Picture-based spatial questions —
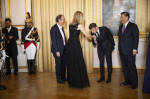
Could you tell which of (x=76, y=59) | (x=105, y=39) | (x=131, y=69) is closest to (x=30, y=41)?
(x=76, y=59)

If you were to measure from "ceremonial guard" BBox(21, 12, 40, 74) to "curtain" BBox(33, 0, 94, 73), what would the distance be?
0.26 meters

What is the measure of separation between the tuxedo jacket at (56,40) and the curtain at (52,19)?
3.61ft

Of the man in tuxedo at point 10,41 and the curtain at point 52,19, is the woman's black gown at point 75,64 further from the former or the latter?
the man in tuxedo at point 10,41

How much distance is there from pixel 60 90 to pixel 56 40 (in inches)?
44.2

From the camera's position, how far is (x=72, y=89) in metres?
3.85

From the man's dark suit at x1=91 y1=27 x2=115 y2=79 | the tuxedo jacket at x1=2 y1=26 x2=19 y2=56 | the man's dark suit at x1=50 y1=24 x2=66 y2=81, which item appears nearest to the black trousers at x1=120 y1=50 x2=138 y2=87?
the man's dark suit at x1=91 y1=27 x2=115 y2=79

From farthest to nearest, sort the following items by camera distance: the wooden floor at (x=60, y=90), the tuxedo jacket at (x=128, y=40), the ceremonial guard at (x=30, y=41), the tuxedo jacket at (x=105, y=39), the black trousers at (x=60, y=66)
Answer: the ceremonial guard at (x=30, y=41), the black trousers at (x=60, y=66), the tuxedo jacket at (x=105, y=39), the tuxedo jacket at (x=128, y=40), the wooden floor at (x=60, y=90)

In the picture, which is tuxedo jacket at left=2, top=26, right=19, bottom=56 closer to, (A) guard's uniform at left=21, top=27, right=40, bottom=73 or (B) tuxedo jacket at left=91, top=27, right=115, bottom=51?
(A) guard's uniform at left=21, top=27, right=40, bottom=73

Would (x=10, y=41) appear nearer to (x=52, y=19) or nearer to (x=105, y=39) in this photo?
(x=52, y=19)

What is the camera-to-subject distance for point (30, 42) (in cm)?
522

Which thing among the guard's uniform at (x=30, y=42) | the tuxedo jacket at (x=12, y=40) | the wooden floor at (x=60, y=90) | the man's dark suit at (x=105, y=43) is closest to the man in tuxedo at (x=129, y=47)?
the wooden floor at (x=60, y=90)

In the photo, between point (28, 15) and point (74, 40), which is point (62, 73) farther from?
point (28, 15)

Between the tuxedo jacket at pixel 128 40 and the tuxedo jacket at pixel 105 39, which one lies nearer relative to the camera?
the tuxedo jacket at pixel 128 40

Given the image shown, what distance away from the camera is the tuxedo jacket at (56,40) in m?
4.17
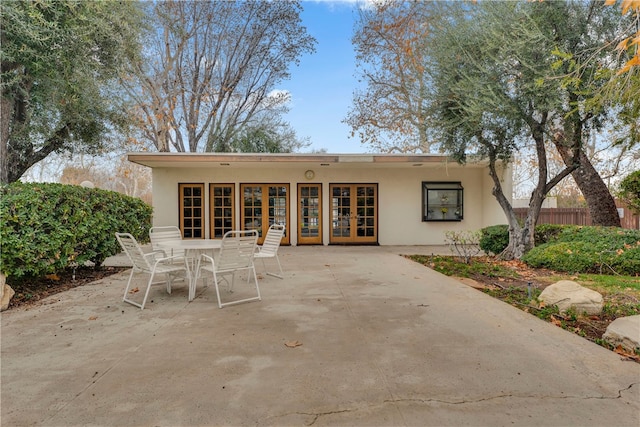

What this task involves — Reproduce the material word for word, starting at the line that contains "How much distance" and going on through the end of the material. Leave out the pictures.

Full output —
How much distance is there from pixel 60 90 to pixel 56 40 (in inches)?
44.2

From the camera's position, how far is (x=72, y=89) in metres?
3.85

From the man's dark suit at x1=91 y1=27 x2=115 y2=79 | the tuxedo jacket at x1=2 y1=26 x2=19 y2=56 | the man's dark suit at x1=50 y1=24 x2=66 y2=81, which item appears nearest to the black trousers at x1=120 y1=50 x2=138 y2=87?
the man's dark suit at x1=91 y1=27 x2=115 y2=79

From farthest to nearest, sort the following items by camera distance: the wooden floor at (x=60, y=90), the tuxedo jacket at (x=128, y=40), the ceremonial guard at (x=30, y=41), the tuxedo jacket at (x=105, y=39), the black trousers at (x=60, y=66)
Answer: the ceremonial guard at (x=30, y=41), the black trousers at (x=60, y=66), the tuxedo jacket at (x=105, y=39), the tuxedo jacket at (x=128, y=40), the wooden floor at (x=60, y=90)

In the picture, which is tuxedo jacket at left=2, top=26, right=19, bottom=56 closer to, (A) guard's uniform at left=21, top=27, right=40, bottom=73 or (B) tuxedo jacket at left=91, top=27, right=115, bottom=51?
(A) guard's uniform at left=21, top=27, right=40, bottom=73

Would (x=10, y=41) appear nearer to (x=52, y=19) or nearer to (x=105, y=39) in this photo?
(x=52, y=19)

What is the camera-to-subject distance for point (30, 42) (in cm)?
522

Which thing among the guard's uniform at (x=30, y=42) | the tuxedo jacket at (x=12, y=40) | the wooden floor at (x=60, y=90) | the man's dark suit at (x=105, y=43) is closest to the man in tuxedo at (x=129, y=47)?
the wooden floor at (x=60, y=90)

In the photo, between point (28, 15) and point (74, 40), which is point (62, 73) farther from?
point (28, 15)

Between the tuxedo jacket at pixel 128 40 and the tuxedo jacket at pixel 105 39, which one lies nearer relative to the camera?
the tuxedo jacket at pixel 128 40

Given the image shown, what distance away from the camera is the tuxedo jacket at (56,40) in m?
4.17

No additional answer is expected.